Sadece şunu diyeceğim, hiçbirimiz eleştiriye açık değiliz, tartışma kültürümüz yok, birazcık bilgisi olanlarımızın da egosu hem çok yüksek hem de çok çabuk yaralanıyor.

enrudtaren

Öncelikle merhabalar. Birkaç yıldır forumu çok aktif olarak takip ediyorum, hiç mesaj yazmamış olmama rağmen bu konudaki tartışmaları okuduktan sonra ilk kez ben de bir şeyler yazma ihtiyacı hissettim. Forumdaki çizgi roman başlıklarının neredeyse tamamını okuduğumu düşünüyorum, otuzlu yaşlarının ortasında ve beş  yıldır çizgi romana gönül vermiş birisi olarak bir çizgi roman alırken ilk baktığım yer de bu forum ve değerli yorumlarınız oluyor.

Bahadır Bey'in eleştirilerine haklı, haksız, ağır vb. şeklinde yorumda bulunabilecek yetkinlikte olduğumu düşünmediğim için o konulara girmeden Bahadır Bey'in eleştirisindeki asıl problemin, daha doğrusu belki de yanlış anlaşılarak tepkiyle karşılanmasının nedeninin rahatsız olduğu balonlamalardaki hataları açıkça izah etmemiş olmasından, herkesin ilk bakışta görebilecek durumda olduğunu varsaymasından kaynaklandığını düşünüyorum. Çünkü çizgi roman okumaya yeni başlamış sayılabilecek ve çoğu zaman çizgilerdeki ayrıntıları dahi görmeden yalnızca olay akışını takip eden birisi olarak baktığımda balonlamada beni rahatsız eden bir şey göremedim. Bu da tamamen benim bu konudaki cahilliğimden kaynaklanıyor çünkü balonlamanın nasıl olması gerektiğine dair hiçbir fikrim yok. Benim gibi bu konuda yetkinliği olmayan arkadaşlarımızca Bahadır beyin eleştirisi, okunduğunda ve resimlere bakıldığında ağır ya da haksız olarak görülmüş olabilir diye düşünüyorum. Eğer balonlamada nelere dikkat edilmesi, balonlamanın nasıl yapılması gerektiği kısaca da olsa açıklanırsa ben kendi adıma yeni bir şeyler öğrenmekten mutluluk duyarım.

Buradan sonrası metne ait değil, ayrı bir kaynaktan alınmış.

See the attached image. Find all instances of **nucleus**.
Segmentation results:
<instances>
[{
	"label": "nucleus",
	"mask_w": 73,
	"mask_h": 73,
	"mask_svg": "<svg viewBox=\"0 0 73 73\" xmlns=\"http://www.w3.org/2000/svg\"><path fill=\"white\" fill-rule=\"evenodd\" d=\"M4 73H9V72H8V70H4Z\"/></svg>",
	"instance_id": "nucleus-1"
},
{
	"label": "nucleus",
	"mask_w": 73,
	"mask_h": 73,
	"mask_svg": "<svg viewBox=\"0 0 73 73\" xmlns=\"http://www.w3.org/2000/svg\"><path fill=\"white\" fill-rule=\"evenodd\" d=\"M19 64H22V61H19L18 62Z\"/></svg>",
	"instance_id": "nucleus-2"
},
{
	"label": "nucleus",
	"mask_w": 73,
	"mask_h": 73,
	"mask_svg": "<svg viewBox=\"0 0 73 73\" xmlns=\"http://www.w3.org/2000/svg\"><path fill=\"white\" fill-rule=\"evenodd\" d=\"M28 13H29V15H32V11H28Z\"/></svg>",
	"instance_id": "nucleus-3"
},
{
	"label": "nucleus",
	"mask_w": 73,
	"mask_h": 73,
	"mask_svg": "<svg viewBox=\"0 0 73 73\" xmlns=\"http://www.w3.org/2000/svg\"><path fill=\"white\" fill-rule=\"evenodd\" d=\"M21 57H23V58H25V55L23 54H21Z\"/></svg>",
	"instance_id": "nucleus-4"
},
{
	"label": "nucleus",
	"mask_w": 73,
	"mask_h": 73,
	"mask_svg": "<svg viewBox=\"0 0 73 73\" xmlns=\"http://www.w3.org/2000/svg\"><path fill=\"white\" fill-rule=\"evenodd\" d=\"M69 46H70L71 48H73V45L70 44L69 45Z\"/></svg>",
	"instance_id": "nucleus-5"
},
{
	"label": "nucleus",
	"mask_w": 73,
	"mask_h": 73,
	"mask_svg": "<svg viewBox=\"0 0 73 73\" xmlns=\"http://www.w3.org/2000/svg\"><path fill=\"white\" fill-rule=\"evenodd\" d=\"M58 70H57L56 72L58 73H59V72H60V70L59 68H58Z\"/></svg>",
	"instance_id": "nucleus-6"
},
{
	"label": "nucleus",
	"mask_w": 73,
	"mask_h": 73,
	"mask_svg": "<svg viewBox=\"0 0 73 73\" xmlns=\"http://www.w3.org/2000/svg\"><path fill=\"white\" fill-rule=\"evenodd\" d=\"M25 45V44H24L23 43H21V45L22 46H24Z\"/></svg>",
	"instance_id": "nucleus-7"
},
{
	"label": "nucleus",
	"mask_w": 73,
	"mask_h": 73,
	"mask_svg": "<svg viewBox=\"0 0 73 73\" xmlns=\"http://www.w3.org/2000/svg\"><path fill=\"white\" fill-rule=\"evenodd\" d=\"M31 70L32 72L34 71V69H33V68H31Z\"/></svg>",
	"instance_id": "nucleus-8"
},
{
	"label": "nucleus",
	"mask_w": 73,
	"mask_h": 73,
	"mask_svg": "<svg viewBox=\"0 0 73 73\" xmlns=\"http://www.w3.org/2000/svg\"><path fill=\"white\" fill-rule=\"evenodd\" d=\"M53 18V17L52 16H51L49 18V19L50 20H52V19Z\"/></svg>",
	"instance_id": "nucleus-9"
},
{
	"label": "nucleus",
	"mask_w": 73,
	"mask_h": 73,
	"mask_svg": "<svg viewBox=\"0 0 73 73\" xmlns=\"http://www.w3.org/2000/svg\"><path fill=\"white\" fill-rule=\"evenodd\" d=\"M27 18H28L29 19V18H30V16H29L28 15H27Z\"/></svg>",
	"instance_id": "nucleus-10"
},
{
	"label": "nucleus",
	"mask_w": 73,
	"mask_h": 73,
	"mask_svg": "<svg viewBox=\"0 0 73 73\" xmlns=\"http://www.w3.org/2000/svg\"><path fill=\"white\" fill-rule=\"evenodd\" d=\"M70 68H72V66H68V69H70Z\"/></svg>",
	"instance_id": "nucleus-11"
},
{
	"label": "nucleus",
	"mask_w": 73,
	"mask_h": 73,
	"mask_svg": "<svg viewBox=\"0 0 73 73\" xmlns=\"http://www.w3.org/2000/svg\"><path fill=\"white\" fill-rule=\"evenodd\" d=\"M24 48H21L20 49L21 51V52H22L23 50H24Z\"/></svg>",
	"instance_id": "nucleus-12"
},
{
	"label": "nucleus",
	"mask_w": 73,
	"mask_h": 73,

Sonuç olarak çizgi roman kavramı bahsedildiği gibi çizgileri, renklendirmeleri, yazıları ve balonlaması ile birlikte bir bütünü oluşturuyor ve bu konularda ne kadar yetkinliğimizi arttırabilirsek alacağımız zevkin de bir o kadar artacağına inanıyorum.

caretta

Bu başlığa yazılan yorumların çoğunu okudum.Mylos Teks sayı 1 henğz elime geçmedi.Font
balonlama konularını hiç bilmiyorum.Dolayısıyla bu konuda yazacak birşeyim yok.Ben
macera hakkında bilgi vereyim.Mylos Kitabın yayınladığı 703.sayı sıradan bir Teks
macerası.Daha önce karşımıza çıkan eski haydut Bowen'in geri dönüşü.Esas güzel macera
705.sayıda.Bu macera Los Angeles'te geçiyor.Vahşi hayvanlar,kamışla zehirli ok üfleyen
kişiler.Yüzünde maske olan esrarengiz bir örgütçü.Çok eskilerde kalmış eski bir düşmanın
(Satania)bu defa kızı geliyor.Şenliğe hazır olun arkadaşlar.Yakında bir başka"babasının
kızı"da Aylık Zagor'da geri dönecek.Mutant Colin Randall'ın kızı.